Differences in state regulations directly impact reimbursement models for telehealth services, providing another important barrier to implementation. In 2018, 35 of 50 states had some form of parity law for private insurance coverage of telemedicine [57], meaning that coverage for and reimbursement of telehealth services is comparable to analogous in-person services. However, states often impose restrictions on the telemedicine services covered, preventing full parity. For instance, states may stipulate specific circumstances or regions—such as rural areas—in which parity laws can apply [58]. Many states limit the type of facility that may serve as a patient’s originating site and frequently exclude a patient’s home as a qualifying site.

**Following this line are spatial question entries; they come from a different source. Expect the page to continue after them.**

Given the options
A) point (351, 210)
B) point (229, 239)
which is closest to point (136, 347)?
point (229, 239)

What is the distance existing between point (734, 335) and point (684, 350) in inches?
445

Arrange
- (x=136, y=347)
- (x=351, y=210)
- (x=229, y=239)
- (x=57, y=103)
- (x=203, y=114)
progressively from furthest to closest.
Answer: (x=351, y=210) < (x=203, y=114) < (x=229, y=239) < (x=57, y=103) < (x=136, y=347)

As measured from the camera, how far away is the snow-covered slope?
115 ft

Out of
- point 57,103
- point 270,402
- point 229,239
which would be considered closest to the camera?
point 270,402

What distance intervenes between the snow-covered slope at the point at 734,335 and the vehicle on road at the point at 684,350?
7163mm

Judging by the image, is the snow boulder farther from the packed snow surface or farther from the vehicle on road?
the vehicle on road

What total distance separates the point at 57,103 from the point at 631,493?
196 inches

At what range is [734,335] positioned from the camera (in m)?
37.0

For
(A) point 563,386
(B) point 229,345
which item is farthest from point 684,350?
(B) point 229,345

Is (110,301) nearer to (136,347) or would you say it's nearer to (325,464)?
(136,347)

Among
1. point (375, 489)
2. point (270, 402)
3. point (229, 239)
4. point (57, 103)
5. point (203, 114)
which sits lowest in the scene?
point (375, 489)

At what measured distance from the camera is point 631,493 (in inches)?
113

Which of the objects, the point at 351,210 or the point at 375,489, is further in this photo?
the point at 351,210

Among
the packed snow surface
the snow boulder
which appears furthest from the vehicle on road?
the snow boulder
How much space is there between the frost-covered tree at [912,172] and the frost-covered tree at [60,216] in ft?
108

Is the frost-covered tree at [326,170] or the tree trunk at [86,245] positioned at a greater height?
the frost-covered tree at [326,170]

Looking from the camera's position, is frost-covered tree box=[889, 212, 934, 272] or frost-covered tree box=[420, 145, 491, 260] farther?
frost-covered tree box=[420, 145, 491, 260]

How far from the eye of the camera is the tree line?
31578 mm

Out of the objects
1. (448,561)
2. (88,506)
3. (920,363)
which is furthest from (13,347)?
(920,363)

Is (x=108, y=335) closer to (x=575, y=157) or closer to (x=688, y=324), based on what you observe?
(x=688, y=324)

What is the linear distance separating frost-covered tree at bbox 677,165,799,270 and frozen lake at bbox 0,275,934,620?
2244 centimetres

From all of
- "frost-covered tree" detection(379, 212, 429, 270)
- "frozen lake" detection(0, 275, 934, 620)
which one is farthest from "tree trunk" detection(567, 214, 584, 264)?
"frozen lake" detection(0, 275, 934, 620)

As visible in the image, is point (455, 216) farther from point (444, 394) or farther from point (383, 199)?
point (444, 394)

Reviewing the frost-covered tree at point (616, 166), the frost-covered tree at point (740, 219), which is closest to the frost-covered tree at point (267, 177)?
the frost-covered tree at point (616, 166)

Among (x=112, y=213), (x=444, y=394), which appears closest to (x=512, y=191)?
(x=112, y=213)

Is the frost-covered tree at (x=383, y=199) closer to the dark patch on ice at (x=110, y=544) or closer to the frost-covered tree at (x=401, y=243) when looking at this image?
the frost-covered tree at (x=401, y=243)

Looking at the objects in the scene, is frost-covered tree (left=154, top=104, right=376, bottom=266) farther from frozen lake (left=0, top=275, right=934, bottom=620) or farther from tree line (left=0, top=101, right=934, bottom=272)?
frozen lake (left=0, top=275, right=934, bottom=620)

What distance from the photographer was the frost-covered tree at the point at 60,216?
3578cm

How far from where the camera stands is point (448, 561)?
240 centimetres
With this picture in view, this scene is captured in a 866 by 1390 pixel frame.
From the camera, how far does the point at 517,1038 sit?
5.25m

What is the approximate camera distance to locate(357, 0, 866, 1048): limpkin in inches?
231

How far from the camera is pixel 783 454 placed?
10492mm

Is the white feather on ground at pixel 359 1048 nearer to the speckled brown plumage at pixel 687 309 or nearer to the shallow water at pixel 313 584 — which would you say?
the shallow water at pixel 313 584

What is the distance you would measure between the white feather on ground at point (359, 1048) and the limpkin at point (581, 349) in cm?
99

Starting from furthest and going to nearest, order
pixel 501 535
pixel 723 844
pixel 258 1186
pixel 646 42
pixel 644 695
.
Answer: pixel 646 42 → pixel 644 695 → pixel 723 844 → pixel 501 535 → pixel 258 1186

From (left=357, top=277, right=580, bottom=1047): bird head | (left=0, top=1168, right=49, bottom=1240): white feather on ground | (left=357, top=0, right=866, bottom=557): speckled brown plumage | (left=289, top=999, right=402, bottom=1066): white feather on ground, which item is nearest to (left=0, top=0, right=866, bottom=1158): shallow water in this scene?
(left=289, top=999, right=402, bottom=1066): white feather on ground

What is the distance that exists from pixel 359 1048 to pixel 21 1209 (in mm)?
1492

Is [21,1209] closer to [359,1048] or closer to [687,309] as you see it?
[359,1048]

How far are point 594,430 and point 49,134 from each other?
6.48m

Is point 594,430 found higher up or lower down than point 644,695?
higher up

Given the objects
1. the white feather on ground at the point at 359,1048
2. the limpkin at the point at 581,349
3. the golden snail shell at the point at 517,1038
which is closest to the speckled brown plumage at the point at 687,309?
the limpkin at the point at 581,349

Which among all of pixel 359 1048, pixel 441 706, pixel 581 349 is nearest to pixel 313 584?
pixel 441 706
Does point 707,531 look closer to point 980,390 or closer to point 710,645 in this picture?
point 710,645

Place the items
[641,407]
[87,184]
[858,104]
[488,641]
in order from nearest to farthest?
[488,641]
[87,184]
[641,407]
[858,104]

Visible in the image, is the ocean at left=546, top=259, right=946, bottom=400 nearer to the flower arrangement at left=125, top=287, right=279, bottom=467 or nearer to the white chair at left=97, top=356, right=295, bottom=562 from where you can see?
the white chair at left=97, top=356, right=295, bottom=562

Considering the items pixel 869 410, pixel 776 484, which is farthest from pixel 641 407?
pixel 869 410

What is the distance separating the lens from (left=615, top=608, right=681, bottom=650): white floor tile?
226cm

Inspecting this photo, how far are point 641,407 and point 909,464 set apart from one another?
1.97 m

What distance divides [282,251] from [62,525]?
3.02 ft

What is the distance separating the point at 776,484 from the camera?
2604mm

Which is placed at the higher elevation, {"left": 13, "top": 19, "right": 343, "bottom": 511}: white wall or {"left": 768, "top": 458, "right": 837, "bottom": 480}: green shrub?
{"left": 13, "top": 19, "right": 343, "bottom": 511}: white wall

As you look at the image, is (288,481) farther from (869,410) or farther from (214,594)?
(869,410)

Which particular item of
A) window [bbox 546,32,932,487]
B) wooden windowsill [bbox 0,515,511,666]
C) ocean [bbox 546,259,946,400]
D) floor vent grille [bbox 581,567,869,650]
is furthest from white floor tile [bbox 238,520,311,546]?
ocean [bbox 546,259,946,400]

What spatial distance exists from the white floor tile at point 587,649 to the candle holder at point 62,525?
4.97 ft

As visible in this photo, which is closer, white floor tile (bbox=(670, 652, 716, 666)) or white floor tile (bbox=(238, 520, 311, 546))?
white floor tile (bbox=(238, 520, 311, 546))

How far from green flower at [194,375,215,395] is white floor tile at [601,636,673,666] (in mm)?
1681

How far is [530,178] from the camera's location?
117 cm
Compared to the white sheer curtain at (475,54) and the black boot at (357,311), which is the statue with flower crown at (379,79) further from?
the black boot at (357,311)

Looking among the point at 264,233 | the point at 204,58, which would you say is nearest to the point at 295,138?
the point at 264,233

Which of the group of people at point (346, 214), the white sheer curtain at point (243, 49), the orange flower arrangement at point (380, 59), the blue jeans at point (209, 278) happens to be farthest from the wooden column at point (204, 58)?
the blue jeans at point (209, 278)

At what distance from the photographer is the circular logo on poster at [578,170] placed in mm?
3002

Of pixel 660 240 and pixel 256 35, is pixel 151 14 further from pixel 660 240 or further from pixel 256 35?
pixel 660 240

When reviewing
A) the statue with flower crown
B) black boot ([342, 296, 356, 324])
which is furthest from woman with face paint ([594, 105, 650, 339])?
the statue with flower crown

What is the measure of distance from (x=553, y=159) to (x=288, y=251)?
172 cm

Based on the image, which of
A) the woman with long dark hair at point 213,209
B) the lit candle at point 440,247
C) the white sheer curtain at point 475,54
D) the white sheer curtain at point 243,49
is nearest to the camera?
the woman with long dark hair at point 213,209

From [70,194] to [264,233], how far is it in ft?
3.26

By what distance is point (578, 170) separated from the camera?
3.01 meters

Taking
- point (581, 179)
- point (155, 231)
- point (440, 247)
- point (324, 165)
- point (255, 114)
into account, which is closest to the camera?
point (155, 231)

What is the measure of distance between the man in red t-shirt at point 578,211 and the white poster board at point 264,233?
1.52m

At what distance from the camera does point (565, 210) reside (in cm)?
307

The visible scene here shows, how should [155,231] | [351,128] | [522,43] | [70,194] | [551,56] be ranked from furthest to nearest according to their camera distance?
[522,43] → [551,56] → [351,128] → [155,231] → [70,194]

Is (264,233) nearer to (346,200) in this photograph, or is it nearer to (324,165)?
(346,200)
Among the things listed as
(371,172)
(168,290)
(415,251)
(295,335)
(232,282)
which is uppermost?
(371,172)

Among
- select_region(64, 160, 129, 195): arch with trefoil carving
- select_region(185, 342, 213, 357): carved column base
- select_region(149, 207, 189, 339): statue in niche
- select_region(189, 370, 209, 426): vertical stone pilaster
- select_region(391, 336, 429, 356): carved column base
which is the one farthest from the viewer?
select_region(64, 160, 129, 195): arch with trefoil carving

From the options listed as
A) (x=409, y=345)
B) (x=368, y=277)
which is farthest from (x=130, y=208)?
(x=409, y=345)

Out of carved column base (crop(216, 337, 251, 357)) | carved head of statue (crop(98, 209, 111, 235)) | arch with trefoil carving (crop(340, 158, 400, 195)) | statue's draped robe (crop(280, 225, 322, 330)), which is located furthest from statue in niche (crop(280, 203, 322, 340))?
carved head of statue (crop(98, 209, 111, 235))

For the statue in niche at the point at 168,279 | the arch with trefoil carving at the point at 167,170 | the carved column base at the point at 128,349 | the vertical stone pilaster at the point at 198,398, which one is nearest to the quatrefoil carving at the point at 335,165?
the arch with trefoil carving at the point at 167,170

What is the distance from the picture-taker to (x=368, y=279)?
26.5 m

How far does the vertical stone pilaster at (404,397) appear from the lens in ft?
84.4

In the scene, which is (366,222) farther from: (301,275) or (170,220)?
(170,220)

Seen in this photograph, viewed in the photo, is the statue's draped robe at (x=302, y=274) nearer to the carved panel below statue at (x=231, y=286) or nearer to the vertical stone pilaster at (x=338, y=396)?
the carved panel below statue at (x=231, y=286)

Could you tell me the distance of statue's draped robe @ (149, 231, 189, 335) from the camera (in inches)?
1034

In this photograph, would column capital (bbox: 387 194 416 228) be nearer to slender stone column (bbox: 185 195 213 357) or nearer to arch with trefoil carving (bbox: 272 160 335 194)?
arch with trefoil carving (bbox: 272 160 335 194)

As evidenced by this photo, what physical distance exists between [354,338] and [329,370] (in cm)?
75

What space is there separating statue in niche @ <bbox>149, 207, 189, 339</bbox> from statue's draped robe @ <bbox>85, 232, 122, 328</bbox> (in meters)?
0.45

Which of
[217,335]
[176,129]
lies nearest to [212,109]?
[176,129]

One common restriction is in the applicable technology. Since many states specifically restrict their definition of telemedicine to real-time technologies, asynchronous technologies and remote patient monitoring are not frequently reimbursed. Similarly, email, fax, and telephone, though frequently used to deliver healthcare, are rarely accepted forms of telemedicine for reimbursement [54]. Most states also restrict reimbursement based on provider type and four limit telehealth reimbursement to services provided by physicians only. Additionally, some states reimburse for video visits regardless of medical specialty, whereas others restrict to certain specialties. Few states have full parity, which requires telemedicine reimbursement rates to equal reimbursement for in-person visits.

Federal level

The geographical limitations present in state Medicaid reimbursement policies derive from federal policies governing how Medicare regulates and reimburses for telemedicine services. However, federal policies are understandably more stringent. For example, while states vary in their origin site requirements, federal regulations require patients to travel to an eligible medical facility (e.g., physician’s office, hospital) to conduct a video visit. While some states have done away with the requirement that patients reside in a rural area or non-metropolitan statistical area (MSA), Medicare regulation dictates that patients must be located in a non-MSA, a health professional shortage area, or a federal telemedicine demonstration site at the time of the service [58]. This regulation demonstrates a strict adherence at the federal level to the original application of telehealth: increasing access for rural and remote patients. The store-and-forward services reimbursable through Medicare are limited to a list of three types of services provided by dermatology or ophthalmology. Medicare also limits the types of providers who can receive reimbursement for delivering telehealth care to a list of 10 providers [59]. Such regulations have impeded the growth of telemedicine services for Medicare beneficiaries. In 2016, only 0.3% of Medicare beneficiaries reported using telemedicine services.

Conclusion

Telehealth technologies are present in urological practice. Most are in the form of small-scale televisit and telementorship pilot programs. While telehealth as a concept is widely recognized by physicians, it has yet to gain widespread use. Barriers to widespread implementation exist at the patient and provider level, the hospital systems level, and the state and federal regulatory level. As patients, providers, and policymakers are increasingly aware of telemedicine technology and its potential to improve patient care while cutting costs on both sides, reimbursement policies are becoming more accommodating of telemedicine. To facilitate greater integration of telehealth into the traditional model of healthcare, it is important to identify the clinical contexts in which telehealth is best used and to improve technological reliability to ensure that the use of new technologies is seamless. Though evidence regarding the effectiveness of telehealth modalities is sparse, increased adoption of telehealth will allow for larger studies on effectiveness, cost, and patient satisfaction.